Picture-based spatial questions

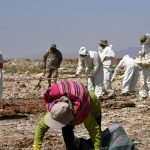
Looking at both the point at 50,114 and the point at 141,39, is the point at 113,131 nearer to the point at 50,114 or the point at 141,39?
the point at 50,114

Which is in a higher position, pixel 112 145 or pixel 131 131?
pixel 112 145

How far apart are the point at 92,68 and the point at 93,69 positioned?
0.07 metres

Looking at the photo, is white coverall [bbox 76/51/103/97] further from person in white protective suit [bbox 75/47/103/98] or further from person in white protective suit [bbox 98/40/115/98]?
person in white protective suit [bbox 98/40/115/98]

AIM: Copy every item above word for word, leaving out the pictures.

THE COMPLETED TASK:
Looking at both the point at 50,114 and the point at 141,39, is the point at 113,131 nearer to the point at 50,114 or the point at 141,39?
the point at 50,114

Which is in a higher position, pixel 112 145 or pixel 131 131?
pixel 112 145

How far apart are the point at 92,68 and the point at 93,69 positioned?
0.07 metres

Looking at the photo, is white coverall [bbox 76/51/103/97] further from person in white protective suit [bbox 75/47/103/98] or further from person in white protective suit [bbox 98/40/115/98]?
person in white protective suit [bbox 98/40/115/98]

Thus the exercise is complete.